EXTRACT PROVIDED
──────────
By Sarah Touahri 12/07/09

The successful "Holidays for All" programme offers Moroccan children from low-income families a chance to get away for the summer season. More than 100,000 Moroccan children will enjoy the summer holidays, thanks to a government programme for low-income families. For the past seven years, "Holidays for All" has ensured that some of the nation's poorest children aren't left out. This year's activities run from July 1st through August 21st.

According to the Ministry of Youth and Sports, some 200,000 young people benefit from the programme when week-end and school holiday activities throughout the year are included. Organisers introduced a number of new features this year to make the events more enjoyable. The number of venues grew from 37 to 43, and the food allowance increased from 15 to 20 dirhams per child. The co-ordinating committee also recruited 10,600 supervisors this year - in addition to 500 others employed by the youth ministry - to boost safety for the young campers.

The aim of the programme, according to the organisers, is to build on previous successes and correct mistakes, in particular at holiday camps where there have been problems with the quality of infrastructure or teaching materials. The ministry also intends to ensure that summer camps benefit from social progress in terms of new information and communication technology. This year the ministry dropped establishments that lack adequate facilities, including youth clubs, women's hostels and non-boarding schools. The emphasis was placed on centres that can accommodate holidaymakers. The government seeks to create activities that balance fun with learning, which is why this year's theme is "Holiday Camps: Centres for Education and Fun". The aim is to teach children values such as civic awareness, solidarity, tolerance, and respect for diversity and pluralism.
──────────
GIVEN DATA
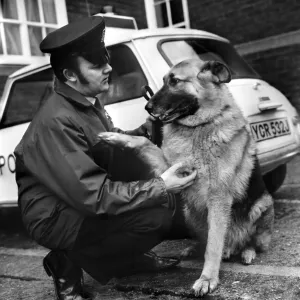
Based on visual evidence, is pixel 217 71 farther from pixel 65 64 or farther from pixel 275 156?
pixel 275 156

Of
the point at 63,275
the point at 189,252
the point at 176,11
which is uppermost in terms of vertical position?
the point at 176,11

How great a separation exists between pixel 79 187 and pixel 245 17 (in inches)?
290

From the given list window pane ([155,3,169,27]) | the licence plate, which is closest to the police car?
the licence plate

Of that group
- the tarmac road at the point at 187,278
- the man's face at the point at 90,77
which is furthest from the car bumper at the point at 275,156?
the man's face at the point at 90,77

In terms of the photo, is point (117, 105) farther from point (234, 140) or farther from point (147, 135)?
point (234, 140)

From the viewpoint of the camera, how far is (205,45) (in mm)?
4840

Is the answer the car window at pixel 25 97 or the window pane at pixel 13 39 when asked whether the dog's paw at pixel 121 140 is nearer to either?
the car window at pixel 25 97

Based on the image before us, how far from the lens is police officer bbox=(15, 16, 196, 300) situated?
248 cm

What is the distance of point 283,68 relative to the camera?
8703 mm

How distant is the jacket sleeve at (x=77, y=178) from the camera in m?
2.44

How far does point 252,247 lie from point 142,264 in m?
0.77

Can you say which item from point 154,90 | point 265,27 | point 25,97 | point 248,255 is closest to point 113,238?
point 248,255

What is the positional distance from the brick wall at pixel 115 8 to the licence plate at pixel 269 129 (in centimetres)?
559

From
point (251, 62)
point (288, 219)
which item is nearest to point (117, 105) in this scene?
point (288, 219)
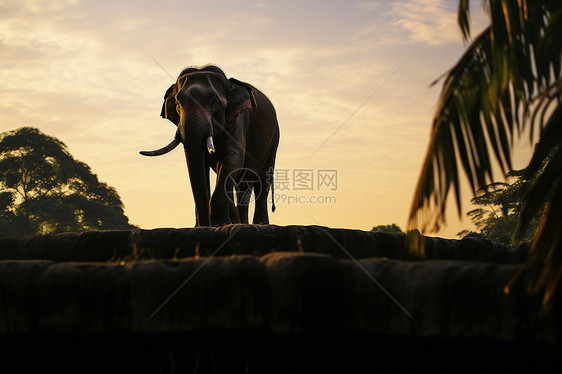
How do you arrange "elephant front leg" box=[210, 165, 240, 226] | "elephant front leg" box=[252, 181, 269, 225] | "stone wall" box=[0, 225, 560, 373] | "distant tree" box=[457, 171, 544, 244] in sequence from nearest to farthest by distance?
"stone wall" box=[0, 225, 560, 373] < "elephant front leg" box=[210, 165, 240, 226] < "elephant front leg" box=[252, 181, 269, 225] < "distant tree" box=[457, 171, 544, 244]

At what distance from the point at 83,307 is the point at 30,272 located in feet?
0.87

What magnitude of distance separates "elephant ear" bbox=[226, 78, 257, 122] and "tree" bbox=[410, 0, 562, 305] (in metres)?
5.95

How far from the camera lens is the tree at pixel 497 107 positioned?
250 cm

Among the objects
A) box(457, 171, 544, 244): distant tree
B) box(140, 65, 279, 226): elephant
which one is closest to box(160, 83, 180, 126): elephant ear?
box(140, 65, 279, 226): elephant

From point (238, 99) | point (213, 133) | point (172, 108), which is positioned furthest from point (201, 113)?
point (238, 99)

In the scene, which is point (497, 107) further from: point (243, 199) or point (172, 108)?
point (243, 199)

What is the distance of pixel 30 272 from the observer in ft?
7.85

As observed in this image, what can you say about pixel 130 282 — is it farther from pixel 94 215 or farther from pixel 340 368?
pixel 94 215

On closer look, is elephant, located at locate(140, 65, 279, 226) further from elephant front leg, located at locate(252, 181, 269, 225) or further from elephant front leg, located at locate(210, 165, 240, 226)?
elephant front leg, located at locate(252, 181, 269, 225)

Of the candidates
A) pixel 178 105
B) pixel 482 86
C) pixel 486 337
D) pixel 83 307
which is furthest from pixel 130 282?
pixel 178 105

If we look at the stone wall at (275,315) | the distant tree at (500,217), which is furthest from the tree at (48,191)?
the stone wall at (275,315)

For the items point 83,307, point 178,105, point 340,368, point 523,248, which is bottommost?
point 340,368

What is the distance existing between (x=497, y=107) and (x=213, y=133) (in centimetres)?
589

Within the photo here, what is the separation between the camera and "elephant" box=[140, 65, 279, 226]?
8023 mm
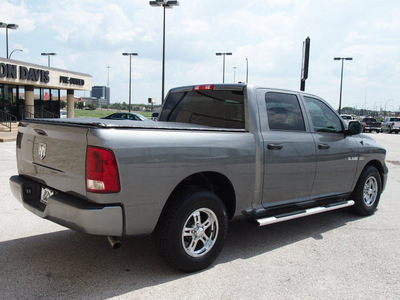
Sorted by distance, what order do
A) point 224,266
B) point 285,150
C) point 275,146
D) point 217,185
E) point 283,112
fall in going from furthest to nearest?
1. point 283,112
2. point 285,150
3. point 275,146
4. point 217,185
5. point 224,266

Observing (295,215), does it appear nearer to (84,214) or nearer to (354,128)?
(354,128)

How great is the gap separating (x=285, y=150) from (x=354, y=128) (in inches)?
60.1

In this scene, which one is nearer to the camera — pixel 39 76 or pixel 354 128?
pixel 354 128

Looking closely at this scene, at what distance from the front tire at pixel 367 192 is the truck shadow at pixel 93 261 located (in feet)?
2.96

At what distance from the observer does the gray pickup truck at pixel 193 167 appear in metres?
3.07

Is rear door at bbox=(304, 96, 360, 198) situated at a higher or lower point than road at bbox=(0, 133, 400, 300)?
higher

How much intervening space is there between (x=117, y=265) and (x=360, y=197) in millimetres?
3812

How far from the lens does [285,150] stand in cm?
436

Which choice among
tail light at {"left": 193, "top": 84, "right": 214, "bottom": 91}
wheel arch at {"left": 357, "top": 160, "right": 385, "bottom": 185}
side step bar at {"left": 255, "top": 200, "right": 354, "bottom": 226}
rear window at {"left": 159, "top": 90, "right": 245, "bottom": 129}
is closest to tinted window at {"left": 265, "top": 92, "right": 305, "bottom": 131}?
rear window at {"left": 159, "top": 90, "right": 245, "bottom": 129}

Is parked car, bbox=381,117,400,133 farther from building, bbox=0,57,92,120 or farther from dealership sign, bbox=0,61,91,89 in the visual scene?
building, bbox=0,57,92,120

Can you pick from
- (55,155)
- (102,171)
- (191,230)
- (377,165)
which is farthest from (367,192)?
(55,155)

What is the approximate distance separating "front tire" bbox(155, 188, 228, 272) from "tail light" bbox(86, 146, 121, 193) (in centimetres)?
64

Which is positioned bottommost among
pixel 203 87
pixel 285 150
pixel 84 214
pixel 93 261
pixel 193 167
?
pixel 93 261

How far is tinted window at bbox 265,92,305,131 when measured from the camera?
14.5ft
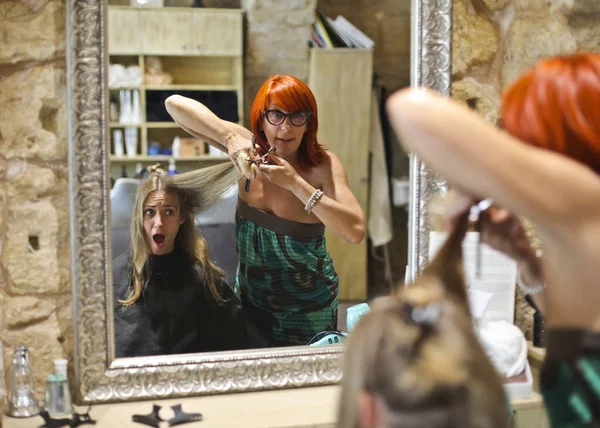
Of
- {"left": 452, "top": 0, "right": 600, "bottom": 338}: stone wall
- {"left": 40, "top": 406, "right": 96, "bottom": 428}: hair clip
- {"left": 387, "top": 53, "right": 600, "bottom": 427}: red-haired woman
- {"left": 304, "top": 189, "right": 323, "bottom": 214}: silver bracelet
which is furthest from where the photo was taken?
{"left": 452, "top": 0, "right": 600, "bottom": 338}: stone wall

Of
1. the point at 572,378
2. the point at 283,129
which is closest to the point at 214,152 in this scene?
the point at 283,129

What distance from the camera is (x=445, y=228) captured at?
874 millimetres

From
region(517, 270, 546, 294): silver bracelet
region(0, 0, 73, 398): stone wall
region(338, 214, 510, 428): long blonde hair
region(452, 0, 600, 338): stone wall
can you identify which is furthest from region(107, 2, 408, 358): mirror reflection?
region(338, 214, 510, 428): long blonde hair

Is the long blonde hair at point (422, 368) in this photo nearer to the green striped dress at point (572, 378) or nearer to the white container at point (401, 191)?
the green striped dress at point (572, 378)

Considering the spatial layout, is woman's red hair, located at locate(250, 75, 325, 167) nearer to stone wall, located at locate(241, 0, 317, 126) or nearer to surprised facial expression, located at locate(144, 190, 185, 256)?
stone wall, located at locate(241, 0, 317, 126)

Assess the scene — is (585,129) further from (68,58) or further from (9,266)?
(9,266)

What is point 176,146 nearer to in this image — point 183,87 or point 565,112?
point 183,87

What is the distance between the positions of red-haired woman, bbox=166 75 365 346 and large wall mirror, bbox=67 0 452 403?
1.0 inches

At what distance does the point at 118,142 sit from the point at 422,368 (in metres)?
0.85

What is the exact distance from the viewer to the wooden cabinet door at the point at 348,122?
1.42 metres

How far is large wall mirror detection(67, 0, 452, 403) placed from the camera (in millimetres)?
1309

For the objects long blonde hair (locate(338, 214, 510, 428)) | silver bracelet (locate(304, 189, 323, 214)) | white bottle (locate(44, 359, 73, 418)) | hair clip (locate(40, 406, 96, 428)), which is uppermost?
silver bracelet (locate(304, 189, 323, 214))

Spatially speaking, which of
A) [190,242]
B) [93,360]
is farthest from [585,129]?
[93,360]

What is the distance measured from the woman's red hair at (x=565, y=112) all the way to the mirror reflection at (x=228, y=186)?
681 millimetres
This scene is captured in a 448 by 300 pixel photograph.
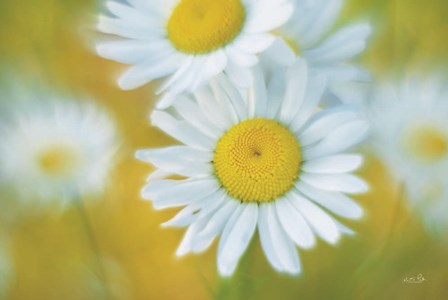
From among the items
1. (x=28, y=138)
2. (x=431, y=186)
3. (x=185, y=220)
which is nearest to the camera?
(x=185, y=220)

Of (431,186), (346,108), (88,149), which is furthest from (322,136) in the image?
(88,149)

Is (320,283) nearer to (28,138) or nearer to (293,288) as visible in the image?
(293,288)

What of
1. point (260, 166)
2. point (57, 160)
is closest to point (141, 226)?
point (57, 160)

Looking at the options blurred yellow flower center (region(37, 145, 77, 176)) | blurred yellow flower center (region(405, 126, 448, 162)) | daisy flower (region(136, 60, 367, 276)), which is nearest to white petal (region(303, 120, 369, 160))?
daisy flower (region(136, 60, 367, 276))

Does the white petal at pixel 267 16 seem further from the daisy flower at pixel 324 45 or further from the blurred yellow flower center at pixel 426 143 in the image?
the blurred yellow flower center at pixel 426 143
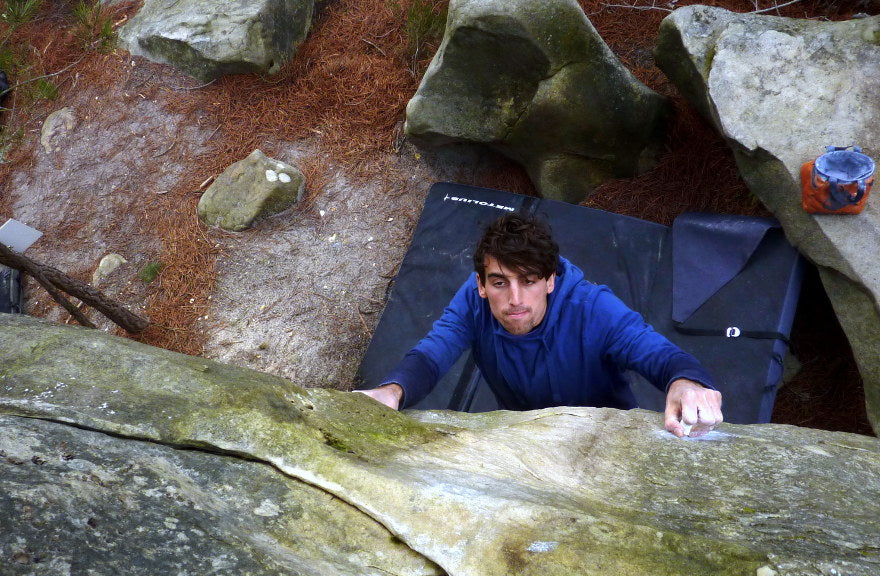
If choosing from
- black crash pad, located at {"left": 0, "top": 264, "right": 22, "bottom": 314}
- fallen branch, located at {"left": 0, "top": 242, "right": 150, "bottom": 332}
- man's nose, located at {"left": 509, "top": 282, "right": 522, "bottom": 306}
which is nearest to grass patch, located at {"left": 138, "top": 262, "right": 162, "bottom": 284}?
fallen branch, located at {"left": 0, "top": 242, "right": 150, "bottom": 332}

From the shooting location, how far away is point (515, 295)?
2336 mm

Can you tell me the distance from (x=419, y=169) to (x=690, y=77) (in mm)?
1906

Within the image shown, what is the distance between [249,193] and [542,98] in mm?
2083

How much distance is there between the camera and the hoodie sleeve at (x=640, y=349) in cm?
210

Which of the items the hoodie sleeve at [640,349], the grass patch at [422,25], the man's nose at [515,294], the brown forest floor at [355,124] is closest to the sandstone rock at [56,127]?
the brown forest floor at [355,124]

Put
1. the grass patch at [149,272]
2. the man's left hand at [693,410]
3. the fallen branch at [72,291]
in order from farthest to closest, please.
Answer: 1. the grass patch at [149,272]
2. the fallen branch at [72,291]
3. the man's left hand at [693,410]

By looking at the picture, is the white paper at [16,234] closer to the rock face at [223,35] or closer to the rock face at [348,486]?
the rock face at [223,35]

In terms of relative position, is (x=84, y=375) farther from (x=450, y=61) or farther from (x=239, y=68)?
(x=239, y=68)

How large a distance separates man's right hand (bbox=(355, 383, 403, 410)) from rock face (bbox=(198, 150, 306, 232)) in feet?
9.28

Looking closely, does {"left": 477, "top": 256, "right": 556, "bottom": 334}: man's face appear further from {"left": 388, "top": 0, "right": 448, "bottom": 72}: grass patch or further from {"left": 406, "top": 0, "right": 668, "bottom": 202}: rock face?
{"left": 388, "top": 0, "right": 448, "bottom": 72}: grass patch

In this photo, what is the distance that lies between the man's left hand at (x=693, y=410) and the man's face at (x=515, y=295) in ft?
1.94

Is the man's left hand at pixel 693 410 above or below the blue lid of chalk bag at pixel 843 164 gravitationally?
below

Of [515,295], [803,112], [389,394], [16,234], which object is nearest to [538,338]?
[515,295]

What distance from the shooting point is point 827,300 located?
12.8ft
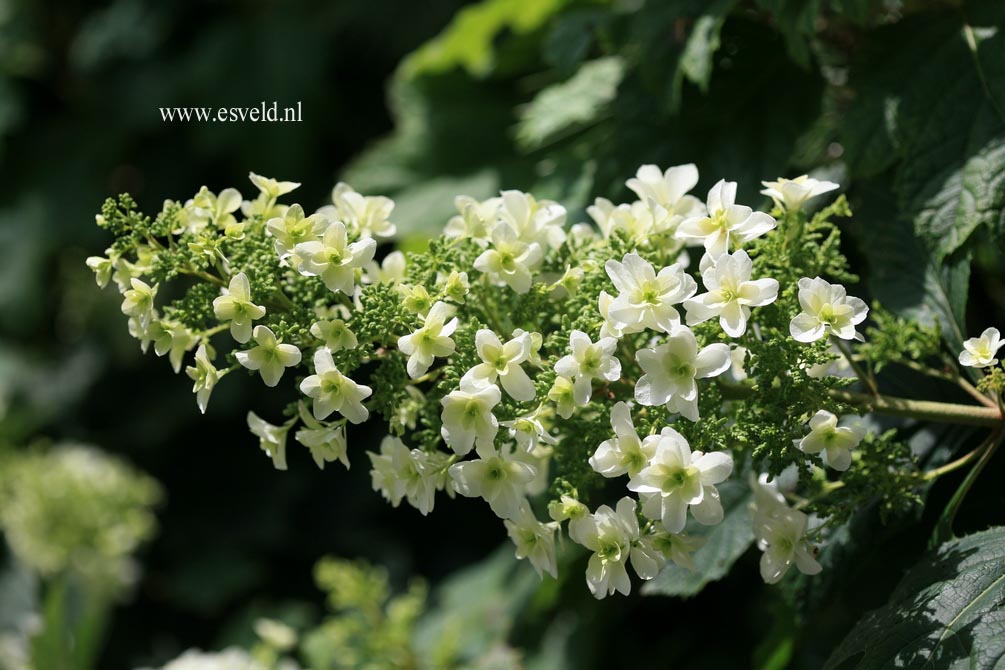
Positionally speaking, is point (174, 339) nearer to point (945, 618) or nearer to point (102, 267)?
point (102, 267)

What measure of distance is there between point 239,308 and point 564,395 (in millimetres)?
282

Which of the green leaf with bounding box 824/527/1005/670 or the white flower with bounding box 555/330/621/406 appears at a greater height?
the white flower with bounding box 555/330/621/406

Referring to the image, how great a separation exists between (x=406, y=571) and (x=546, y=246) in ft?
7.87

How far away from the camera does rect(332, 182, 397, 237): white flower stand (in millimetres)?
967

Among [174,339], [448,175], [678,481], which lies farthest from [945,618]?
[448,175]

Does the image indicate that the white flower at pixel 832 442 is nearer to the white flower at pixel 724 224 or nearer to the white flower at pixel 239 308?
the white flower at pixel 724 224

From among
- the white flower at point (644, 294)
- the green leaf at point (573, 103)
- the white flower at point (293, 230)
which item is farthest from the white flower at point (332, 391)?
the green leaf at point (573, 103)

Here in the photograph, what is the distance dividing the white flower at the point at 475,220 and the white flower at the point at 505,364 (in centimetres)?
16

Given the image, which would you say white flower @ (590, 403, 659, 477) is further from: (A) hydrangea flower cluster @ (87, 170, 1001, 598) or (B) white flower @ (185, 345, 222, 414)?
(B) white flower @ (185, 345, 222, 414)

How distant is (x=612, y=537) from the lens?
79cm

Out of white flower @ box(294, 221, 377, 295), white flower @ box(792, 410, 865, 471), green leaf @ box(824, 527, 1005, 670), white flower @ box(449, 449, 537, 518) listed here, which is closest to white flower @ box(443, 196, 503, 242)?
white flower @ box(294, 221, 377, 295)

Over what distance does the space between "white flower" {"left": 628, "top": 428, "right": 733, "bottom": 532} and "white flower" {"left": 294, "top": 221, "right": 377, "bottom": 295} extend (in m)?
0.29

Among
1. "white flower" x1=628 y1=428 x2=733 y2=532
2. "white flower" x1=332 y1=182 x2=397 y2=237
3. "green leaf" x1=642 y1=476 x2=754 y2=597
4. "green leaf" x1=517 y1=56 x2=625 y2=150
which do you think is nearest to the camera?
"white flower" x1=628 y1=428 x2=733 y2=532

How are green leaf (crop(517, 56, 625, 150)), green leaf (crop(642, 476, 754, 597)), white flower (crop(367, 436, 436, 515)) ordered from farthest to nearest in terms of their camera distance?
green leaf (crop(517, 56, 625, 150)) < green leaf (crop(642, 476, 754, 597)) < white flower (crop(367, 436, 436, 515))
──────────
YOUR TASKS
[1] Decide whether each statement agrees with the article on the "Holidays for All" program: (a) the number of venues rose from 37 to 43 this year; (b) the food allowance was cut to 15 dirhams per child; (c) this year's activities last until the end of August. For each, answer yes or no and quote the words of the article that settle it.
[2] Go on with the article on the "Holidays for All" program, starting after its final sentence.
The items play no part in the work here.

ANSWERS FOR THE EXERCISE
[1]
(a) Yes: "The number of venues grew from 37 to 43"
(b) No: "the food allowance increased from 15 to 20 dirhams per child"
(c) No: "This year's activities run from July 1st through August 21st."

[2]
Disadvantaged families eagerly wait for summer each year, so that they can give their children an enjoyable holiday in a supervised environment. Fatima, a cleaner from Temara, now looks back with great fondness on the ten days that her daughter Rajae spent away from home last year thanks to Holidays for All. "My daughter had never had the chance to travel before," she said. "After taking part in the programme, she came back home very happy. She learnt a lot of things such as discipline and respect for others. This year it will be he her younger brother's turn to have the same experience."

Twelve-year-old Selma is counting the days to the first week of August, when she will go on holiday. "It's the first time I've been chosen to have a nice time with children of the same age as me. My friend Kawtar has already been, and she had an unforgettable time," she said with satisfaction.

The programme will also welcome 1,120 children of Moroccans working abroad, as part of a joint effort with the Hassan II Foundation for Moroccans Residing Overseas at the Moulay Rachid youth complex in Bouznika. The pupils chosen to participate in the programme are those who have done best at school.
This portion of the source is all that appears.